TASK GOAL: Rewrite the stretch from "Monday, October 3, 2011" through "good, healthy thing." in the blog post below, substituting "honest" for "candid".

SELECTED EXCERPT:

------------

Wednesday, October 5, 2011

Ernest Hemingway, A Farewell to Arms:

“Maybe...you'll fall in love with me all over again."
"Hell," I said, "I love you enough now. What do you want to do? Ruin me?"
"Yes. I want to ruin you."
"Good," I said. "That's what I want too.”

Monday, October 3, 2011

Dear Father and Mother,

Let me start by being candid and forthright in my reasons for writing the two of you-- to thank each of you for your admittedly increased patronage of me as of late and tell you both why you should continue to pump capital into me. More than that, I also want to explain a little bit about why I think this support is a good, healthy thing.

Okay, fine, you’re right. The skeptics will say that this was prompted by the recent purchase of a round-trip, weekend ticket to Mallorca on the Visa Debit Card into which the two of you jointly deposit a monthly allowance, but you know what I say? Fuck the skeptics. Let’s dream big here, people. Let’s go for the gold. And anyways, plane really was the cheapest way to go. It was 60 Euros round trip, which if you stop to think about it isn’t very much at all. But the problem is that I just got back from Paris which I flew to at very inconvenient times to save money but still costed 110 Euros, which if you stop to think about too, really isn’t that much for me to get a chance to see Paris again now that I’m old enough to actually appreciate it. But it just adds up, you know? And then there was the train police, who told me that I had to pay a 40 euro fine because I didn’t have my ticket stub which I really had purchased, but also had thrown away before I got on the train because I figured it was only used to get me through the turnstile. I put up a fight with the train police guy, a valiant scene-causing one, because forty Euros is a lot of money-- that’s like sixty bucks-- but he said he’d get the real cops at the next station and let them handle it and even if I had done that and given myself a chance to get out of it I also had a flight to catch.

But I get it, I really do, you guys are very good and generous with me and I do realize it and I cannot thank you enough. I actually feel very guilty about it because you two have provided me with such a good and solid and happy upbringing, a part of which was founded on money. And it’s not that all or even most of that upbringing was founded on money, but sure, realistically, some of it was. You paid for great schools when I could have gone to good ones for free and I never had to ask if I could buy a book and my friends could always take whatever they wanted from the fridge. The scary part is that now a part of me feels like someday I need to provide my own kids with an equivalent standard of living, and that’s hard because each of you has done well, and it’s a lot to live up to. But it’s even scarier because already I feel like my choices of careers are narrowing down and my decisions are growing limited because to guarantee that I am able to give the standard of living that you have given me...well, that's a lot to guarantee. And I don't know if it's completely fair either, because in the field of science I think each of you was able to be what society defines as successful without compromising a whole lot on what you wanted to do for the world. For me I don't think it's that easy and I don't know if I can have both. So what if I want to do something where I can’t guarantee that success? Am I being selfish? Neither of you ran off on some strange tangential path and risked what I would later receive. For that matter, neither of you received half of what you would go on to give me. So why on earth would I have the right not to put myself in a position to give to my children at least as much as I have been given?

I don’t know. I still haven’t figured that one out.

------------

RAW DATA:
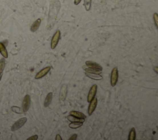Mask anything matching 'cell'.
<instances>
[{"instance_id": "obj_4", "label": "cell", "mask_w": 158, "mask_h": 140, "mask_svg": "<svg viewBox=\"0 0 158 140\" xmlns=\"http://www.w3.org/2000/svg\"><path fill=\"white\" fill-rule=\"evenodd\" d=\"M27 120V119L26 117H22L21 119H19L13 124L12 128H11V130L13 131H15L19 130V129L21 128L26 123Z\"/></svg>"}, {"instance_id": "obj_3", "label": "cell", "mask_w": 158, "mask_h": 140, "mask_svg": "<svg viewBox=\"0 0 158 140\" xmlns=\"http://www.w3.org/2000/svg\"><path fill=\"white\" fill-rule=\"evenodd\" d=\"M60 37H61V32H60L59 30H58L55 32V34H54L53 36H52L51 40V48L52 50L55 49L56 47L57 46L60 40Z\"/></svg>"}, {"instance_id": "obj_2", "label": "cell", "mask_w": 158, "mask_h": 140, "mask_svg": "<svg viewBox=\"0 0 158 140\" xmlns=\"http://www.w3.org/2000/svg\"><path fill=\"white\" fill-rule=\"evenodd\" d=\"M119 78V71L118 67H114L111 72V84L112 87L116 85Z\"/></svg>"}, {"instance_id": "obj_23", "label": "cell", "mask_w": 158, "mask_h": 140, "mask_svg": "<svg viewBox=\"0 0 158 140\" xmlns=\"http://www.w3.org/2000/svg\"><path fill=\"white\" fill-rule=\"evenodd\" d=\"M153 19H154V22H155L156 27L157 28H158V14L156 13L154 14Z\"/></svg>"}, {"instance_id": "obj_1", "label": "cell", "mask_w": 158, "mask_h": 140, "mask_svg": "<svg viewBox=\"0 0 158 140\" xmlns=\"http://www.w3.org/2000/svg\"><path fill=\"white\" fill-rule=\"evenodd\" d=\"M60 2L58 0H54L52 1L50 6V11H49L48 22L47 29L50 30L53 27L56 17L58 16V13L60 9Z\"/></svg>"}, {"instance_id": "obj_12", "label": "cell", "mask_w": 158, "mask_h": 140, "mask_svg": "<svg viewBox=\"0 0 158 140\" xmlns=\"http://www.w3.org/2000/svg\"><path fill=\"white\" fill-rule=\"evenodd\" d=\"M86 65L87 66V67H92V68H94L96 69H98L100 70V71H102L103 70V67H101L100 65H99L98 64L96 63V62H93L92 61H86Z\"/></svg>"}, {"instance_id": "obj_26", "label": "cell", "mask_w": 158, "mask_h": 140, "mask_svg": "<svg viewBox=\"0 0 158 140\" xmlns=\"http://www.w3.org/2000/svg\"><path fill=\"white\" fill-rule=\"evenodd\" d=\"M82 0H74V5H78L79 3L81 2Z\"/></svg>"}, {"instance_id": "obj_21", "label": "cell", "mask_w": 158, "mask_h": 140, "mask_svg": "<svg viewBox=\"0 0 158 140\" xmlns=\"http://www.w3.org/2000/svg\"><path fill=\"white\" fill-rule=\"evenodd\" d=\"M5 58H2L0 59V75L2 74L3 72L4 71V69H5Z\"/></svg>"}, {"instance_id": "obj_20", "label": "cell", "mask_w": 158, "mask_h": 140, "mask_svg": "<svg viewBox=\"0 0 158 140\" xmlns=\"http://www.w3.org/2000/svg\"><path fill=\"white\" fill-rule=\"evenodd\" d=\"M84 6L86 11H89L91 8L92 6V0H84Z\"/></svg>"}, {"instance_id": "obj_29", "label": "cell", "mask_w": 158, "mask_h": 140, "mask_svg": "<svg viewBox=\"0 0 158 140\" xmlns=\"http://www.w3.org/2000/svg\"><path fill=\"white\" fill-rule=\"evenodd\" d=\"M2 76H3V74H1L0 75V80H1V78H2Z\"/></svg>"}, {"instance_id": "obj_9", "label": "cell", "mask_w": 158, "mask_h": 140, "mask_svg": "<svg viewBox=\"0 0 158 140\" xmlns=\"http://www.w3.org/2000/svg\"><path fill=\"white\" fill-rule=\"evenodd\" d=\"M67 93V87L66 85H63L61 88V91H60V94H59L60 100L62 101H65Z\"/></svg>"}, {"instance_id": "obj_18", "label": "cell", "mask_w": 158, "mask_h": 140, "mask_svg": "<svg viewBox=\"0 0 158 140\" xmlns=\"http://www.w3.org/2000/svg\"><path fill=\"white\" fill-rule=\"evenodd\" d=\"M83 123H82V122H71L69 127L70 128H72V129H77L78 128H80V127H82L83 125Z\"/></svg>"}, {"instance_id": "obj_8", "label": "cell", "mask_w": 158, "mask_h": 140, "mask_svg": "<svg viewBox=\"0 0 158 140\" xmlns=\"http://www.w3.org/2000/svg\"><path fill=\"white\" fill-rule=\"evenodd\" d=\"M51 67H45L44 69H43L41 71H40V72H39L38 73H37V74L35 75V79L38 80V79H41L43 78V77H44L46 75L48 74V73H49V72H50L51 71Z\"/></svg>"}, {"instance_id": "obj_10", "label": "cell", "mask_w": 158, "mask_h": 140, "mask_svg": "<svg viewBox=\"0 0 158 140\" xmlns=\"http://www.w3.org/2000/svg\"><path fill=\"white\" fill-rule=\"evenodd\" d=\"M83 69H84L86 72H88V73H97V74H101V73H102V71H100V70L96 69L92 67H87L86 65L83 66Z\"/></svg>"}, {"instance_id": "obj_24", "label": "cell", "mask_w": 158, "mask_h": 140, "mask_svg": "<svg viewBox=\"0 0 158 140\" xmlns=\"http://www.w3.org/2000/svg\"><path fill=\"white\" fill-rule=\"evenodd\" d=\"M37 139H38V135H33L32 136H31V137H30L27 139V140H37Z\"/></svg>"}, {"instance_id": "obj_7", "label": "cell", "mask_w": 158, "mask_h": 140, "mask_svg": "<svg viewBox=\"0 0 158 140\" xmlns=\"http://www.w3.org/2000/svg\"><path fill=\"white\" fill-rule=\"evenodd\" d=\"M97 89H98V86L96 85H93L92 87V88H90L88 94V97H87V101L88 102L91 101L94 97H95Z\"/></svg>"}, {"instance_id": "obj_16", "label": "cell", "mask_w": 158, "mask_h": 140, "mask_svg": "<svg viewBox=\"0 0 158 140\" xmlns=\"http://www.w3.org/2000/svg\"><path fill=\"white\" fill-rule=\"evenodd\" d=\"M52 93H48L46 96V98H45V100L44 102V108H47L48 106L51 104V102L52 101Z\"/></svg>"}, {"instance_id": "obj_13", "label": "cell", "mask_w": 158, "mask_h": 140, "mask_svg": "<svg viewBox=\"0 0 158 140\" xmlns=\"http://www.w3.org/2000/svg\"><path fill=\"white\" fill-rule=\"evenodd\" d=\"M0 53L1 54L3 57L4 58L8 57V53H7V51L6 48L5 46L1 42H0Z\"/></svg>"}, {"instance_id": "obj_28", "label": "cell", "mask_w": 158, "mask_h": 140, "mask_svg": "<svg viewBox=\"0 0 158 140\" xmlns=\"http://www.w3.org/2000/svg\"><path fill=\"white\" fill-rule=\"evenodd\" d=\"M157 69H158V68H157V67H155V68H154V71H155L156 72V73H158V72H157Z\"/></svg>"}, {"instance_id": "obj_14", "label": "cell", "mask_w": 158, "mask_h": 140, "mask_svg": "<svg viewBox=\"0 0 158 140\" xmlns=\"http://www.w3.org/2000/svg\"><path fill=\"white\" fill-rule=\"evenodd\" d=\"M40 24H41V19H38L37 20H35L34 22L33 23V24L31 26V32H36L40 27Z\"/></svg>"}, {"instance_id": "obj_6", "label": "cell", "mask_w": 158, "mask_h": 140, "mask_svg": "<svg viewBox=\"0 0 158 140\" xmlns=\"http://www.w3.org/2000/svg\"><path fill=\"white\" fill-rule=\"evenodd\" d=\"M30 106H31V96L27 94L24 97L23 102H22V110H23V112H27L29 109Z\"/></svg>"}, {"instance_id": "obj_15", "label": "cell", "mask_w": 158, "mask_h": 140, "mask_svg": "<svg viewBox=\"0 0 158 140\" xmlns=\"http://www.w3.org/2000/svg\"><path fill=\"white\" fill-rule=\"evenodd\" d=\"M67 119L68 120H69L70 122H82L84 123L85 122V119H79V118H77L76 117H74V116L70 115L67 116Z\"/></svg>"}, {"instance_id": "obj_25", "label": "cell", "mask_w": 158, "mask_h": 140, "mask_svg": "<svg viewBox=\"0 0 158 140\" xmlns=\"http://www.w3.org/2000/svg\"><path fill=\"white\" fill-rule=\"evenodd\" d=\"M77 135L74 134L72 136H71V137L69 138V139L70 140H75V139H77Z\"/></svg>"}, {"instance_id": "obj_27", "label": "cell", "mask_w": 158, "mask_h": 140, "mask_svg": "<svg viewBox=\"0 0 158 140\" xmlns=\"http://www.w3.org/2000/svg\"><path fill=\"white\" fill-rule=\"evenodd\" d=\"M56 140H62V138L61 137V136H60L59 134H58L56 136Z\"/></svg>"}, {"instance_id": "obj_17", "label": "cell", "mask_w": 158, "mask_h": 140, "mask_svg": "<svg viewBox=\"0 0 158 140\" xmlns=\"http://www.w3.org/2000/svg\"><path fill=\"white\" fill-rule=\"evenodd\" d=\"M70 114L72 116H74L77 118H79V119H85L86 116L84 114H83L80 112L76 111V110H74V111L70 112Z\"/></svg>"}, {"instance_id": "obj_5", "label": "cell", "mask_w": 158, "mask_h": 140, "mask_svg": "<svg viewBox=\"0 0 158 140\" xmlns=\"http://www.w3.org/2000/svg\"><path fill=\"white\" fill-rule=\"evenodd\" d=\"M98 104V99L96 97H94L92 100L90 102V104L88 109V113L89 116H92L93 112L96 108V106Z\"/></svg>"}, {"instance_id": "obj_11", "label": "cell", "mask_w": 158, "mask_h": 140, "mask_svg": "<svg viewBox=\"0 0 158 140\" xmlns=\"http://www.w3.org/2000/svg\"><path fill=\"white\" fill-rule=\"evenodd\" d=\"M85 75L86 77H89V78L95 80H101L103 79V77L100 74H97V73H88L85 72Z\"/></svg>"}, {"instance_id": "obj_22", "label": "cell", "mask_w": 158, "mask_h": 140, "mask_svg": "<svg viewBox=\"0 0 158 140\" xmlns=\"http://www.w3.org/2000/svg\"><path fill=\"white\" fill-rule=\"evenodd\" d=\"M12 110L14 112L18 113V114H21L22 113V112H23V110L21 109L20 108H19V107H16V106L12 107Z\"/></svg>"}, {"instance_id": "obj_19", "label": "cell", "mask_w": 158, "mask_h": 140, "mask_svg": "<svg viewBox=\"0 0 158 140\" xmlns=\"http://www.w3.org/2000/svg\"><path fill=\"white\" fill-rule=\"evenodd\" d=\"M135 137H136V132H135V128H132L130 131L128 139H129V140H135Z\"/></svg>"}]
</instances>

------------

TASK RESPONSE:
Monday, October 3, 2011

Dear Father and Mother,

Let me start by being honest and forthright in my reasons for writing the two of you-- to thank each of you for your admittedly increased patronage of me as of late and tell you both why you should continue to pump capital into me. More than that, I also want to explain a little bit about why I think this support is a good, healthy thing.